** EXERCISE DIRECTIONS **
Return verbatim every line from the one containing "Regarding this image overall, with" through the last line of the items, both ends inclusive.
*** SUPPLIED ENTRIES
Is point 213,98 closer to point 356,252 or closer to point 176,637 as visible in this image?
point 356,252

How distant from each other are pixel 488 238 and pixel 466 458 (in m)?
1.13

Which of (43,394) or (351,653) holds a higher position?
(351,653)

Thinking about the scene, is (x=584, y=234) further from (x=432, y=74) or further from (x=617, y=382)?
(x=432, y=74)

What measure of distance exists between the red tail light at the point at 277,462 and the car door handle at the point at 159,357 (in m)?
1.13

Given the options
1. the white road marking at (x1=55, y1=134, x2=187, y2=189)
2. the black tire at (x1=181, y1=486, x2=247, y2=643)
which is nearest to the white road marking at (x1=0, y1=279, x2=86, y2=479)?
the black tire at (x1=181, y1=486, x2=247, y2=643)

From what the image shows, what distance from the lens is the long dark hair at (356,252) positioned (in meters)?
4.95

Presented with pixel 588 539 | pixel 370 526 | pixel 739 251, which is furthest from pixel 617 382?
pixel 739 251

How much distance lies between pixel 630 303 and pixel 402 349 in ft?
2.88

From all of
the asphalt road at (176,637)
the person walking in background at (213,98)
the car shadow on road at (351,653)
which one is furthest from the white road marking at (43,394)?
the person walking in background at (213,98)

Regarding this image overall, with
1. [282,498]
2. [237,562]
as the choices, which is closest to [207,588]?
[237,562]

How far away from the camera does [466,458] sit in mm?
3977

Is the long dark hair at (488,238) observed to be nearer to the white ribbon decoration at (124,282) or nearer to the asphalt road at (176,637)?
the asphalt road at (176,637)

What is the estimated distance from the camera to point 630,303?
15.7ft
******
** FINISHED EXERCISE **
Regarding this image overall, with
1. [282,498]
2. [237,562]
as the choices, which is closest to [207,588]?
[237,562]

How far away from the camera does [466,458] sit in mm?
3977

Is the long dark hair at (488,238) observed to be nearer to the white ribbon decoration at (124,282) or nearer to the asphalt road at (176,637)?
the asphalt road at (176,637)

What is the estimated distance from the camera to point 630,303?
15.7ft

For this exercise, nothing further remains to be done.